Textabschnitt →
++++++++++++++++++++

CROSSING THE BRIDGE

Türken-Rap
Fatih Akins Dokumentation der Musikszenen in Istanbul

In Fatih Akins Gegen die Wand war Istanbul nur ein Nebenschauplatz. Die lebenshungrige Sybel flüchtete in die Bosporus-Metropole, als ihr das Moralkorsett der türkischen Community in Hamburg zu eng wurde. In Akins neuem Film Crossing the Bridge spielt Istanbul nun die Hauptrolle. Zusammen mit dem Bassgitarristen der Einstürzenden Neubauten, Axel Hacke, macht sich der Film auf die Suche nach dem Sound jener Stadt an der Grenze zwischen Europa und Asien.

++++++++++++++++++++

Gib den Abschnitt über Fatih Akins Istanbul-Dokumentation zwischen "In Fatih Akins" und "Europa und Asien.", beides eingeschlossen, erneut wieder und ersetze dabei "Bosporus-Metropole" durch "Metropole am Bosporus".

Einträge zur Bereichsannotation:
++++++++++++++++++++

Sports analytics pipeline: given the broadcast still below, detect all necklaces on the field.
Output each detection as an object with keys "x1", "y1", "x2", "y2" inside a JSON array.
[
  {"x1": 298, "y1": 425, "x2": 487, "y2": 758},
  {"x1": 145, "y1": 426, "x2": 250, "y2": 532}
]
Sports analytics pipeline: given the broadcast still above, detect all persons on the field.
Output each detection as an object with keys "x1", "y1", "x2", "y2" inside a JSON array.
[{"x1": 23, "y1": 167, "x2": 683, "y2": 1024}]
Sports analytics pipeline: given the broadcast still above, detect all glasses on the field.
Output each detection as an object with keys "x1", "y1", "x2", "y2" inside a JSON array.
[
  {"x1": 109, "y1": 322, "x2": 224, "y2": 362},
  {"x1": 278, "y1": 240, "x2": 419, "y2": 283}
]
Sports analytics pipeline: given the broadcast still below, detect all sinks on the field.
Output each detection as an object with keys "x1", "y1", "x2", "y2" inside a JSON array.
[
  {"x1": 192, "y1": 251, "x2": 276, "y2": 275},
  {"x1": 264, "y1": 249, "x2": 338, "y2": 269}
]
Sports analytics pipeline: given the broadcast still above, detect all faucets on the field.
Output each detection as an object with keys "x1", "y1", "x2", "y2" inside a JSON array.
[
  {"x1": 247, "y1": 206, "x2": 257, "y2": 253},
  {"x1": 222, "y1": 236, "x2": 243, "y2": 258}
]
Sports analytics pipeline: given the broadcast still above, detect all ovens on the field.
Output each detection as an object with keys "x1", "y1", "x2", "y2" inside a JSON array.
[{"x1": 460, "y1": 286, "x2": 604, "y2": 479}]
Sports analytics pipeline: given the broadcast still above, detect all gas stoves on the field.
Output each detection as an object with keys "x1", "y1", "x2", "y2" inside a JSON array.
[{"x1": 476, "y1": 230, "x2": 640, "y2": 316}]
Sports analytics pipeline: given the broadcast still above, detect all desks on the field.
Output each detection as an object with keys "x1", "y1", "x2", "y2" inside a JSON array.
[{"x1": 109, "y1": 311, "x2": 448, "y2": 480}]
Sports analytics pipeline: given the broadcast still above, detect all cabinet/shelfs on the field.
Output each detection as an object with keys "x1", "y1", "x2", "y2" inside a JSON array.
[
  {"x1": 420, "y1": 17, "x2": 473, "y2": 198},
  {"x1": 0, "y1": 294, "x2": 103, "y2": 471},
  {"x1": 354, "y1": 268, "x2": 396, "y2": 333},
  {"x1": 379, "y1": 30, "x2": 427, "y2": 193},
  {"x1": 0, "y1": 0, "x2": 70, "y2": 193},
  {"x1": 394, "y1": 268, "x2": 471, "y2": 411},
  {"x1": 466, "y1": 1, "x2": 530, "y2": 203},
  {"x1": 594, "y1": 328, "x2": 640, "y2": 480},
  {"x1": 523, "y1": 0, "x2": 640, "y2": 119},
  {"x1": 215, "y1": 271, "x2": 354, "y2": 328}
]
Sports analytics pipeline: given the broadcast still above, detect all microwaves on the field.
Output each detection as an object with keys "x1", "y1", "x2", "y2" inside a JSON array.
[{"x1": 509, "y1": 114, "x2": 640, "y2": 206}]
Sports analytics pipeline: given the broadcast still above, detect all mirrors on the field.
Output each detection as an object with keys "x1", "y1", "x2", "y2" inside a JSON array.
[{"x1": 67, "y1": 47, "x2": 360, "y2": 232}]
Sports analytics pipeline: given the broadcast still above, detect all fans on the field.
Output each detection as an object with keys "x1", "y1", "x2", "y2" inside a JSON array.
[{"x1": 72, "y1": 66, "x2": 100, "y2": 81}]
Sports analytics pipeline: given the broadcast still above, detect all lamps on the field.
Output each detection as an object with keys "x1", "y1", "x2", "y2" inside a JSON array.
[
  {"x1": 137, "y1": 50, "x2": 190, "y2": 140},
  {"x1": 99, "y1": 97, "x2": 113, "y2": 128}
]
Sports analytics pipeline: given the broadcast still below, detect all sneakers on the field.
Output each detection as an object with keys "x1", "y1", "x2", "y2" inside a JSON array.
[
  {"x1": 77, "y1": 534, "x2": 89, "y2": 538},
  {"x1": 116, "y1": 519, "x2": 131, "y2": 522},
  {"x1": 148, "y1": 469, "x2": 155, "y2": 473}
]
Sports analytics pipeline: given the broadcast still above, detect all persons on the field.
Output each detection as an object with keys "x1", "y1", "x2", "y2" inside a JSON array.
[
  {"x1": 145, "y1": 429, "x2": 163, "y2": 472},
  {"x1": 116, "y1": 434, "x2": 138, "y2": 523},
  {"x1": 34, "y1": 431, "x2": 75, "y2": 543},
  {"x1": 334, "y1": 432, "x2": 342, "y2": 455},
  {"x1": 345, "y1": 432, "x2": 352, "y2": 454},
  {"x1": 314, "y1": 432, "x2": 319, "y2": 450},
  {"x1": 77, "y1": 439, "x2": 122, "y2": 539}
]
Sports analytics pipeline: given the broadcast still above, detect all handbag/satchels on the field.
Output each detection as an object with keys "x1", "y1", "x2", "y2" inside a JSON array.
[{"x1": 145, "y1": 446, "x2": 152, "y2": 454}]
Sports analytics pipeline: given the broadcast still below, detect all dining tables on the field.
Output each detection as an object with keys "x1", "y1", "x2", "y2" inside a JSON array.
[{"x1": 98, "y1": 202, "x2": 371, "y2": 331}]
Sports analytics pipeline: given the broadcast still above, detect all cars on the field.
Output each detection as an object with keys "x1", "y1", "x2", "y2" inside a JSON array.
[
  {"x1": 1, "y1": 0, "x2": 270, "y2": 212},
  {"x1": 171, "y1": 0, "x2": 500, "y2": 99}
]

++++++++++++++++++++

Musterlösung →
In Fatih Akins Gegen die Wand war Istanbul nur ein Nebenschauplatz. Die lebenshungrige Sybel flüchtete in die Metropole am Bosporus, als ihr das Moralkorsett der türkischen Community in Hamburg zu eng wurde. In Akins neuem Film Crossing the Bridge spielt Istanbul nun die Hauptrolle. Zusammen mit dem Bassgitarristen der Einstürzenden Neubauten, Axel Hacke, macht sich der Film auf die Suche nach dem Sound jener Stadt an der Grenze zwischen Europa und Asien.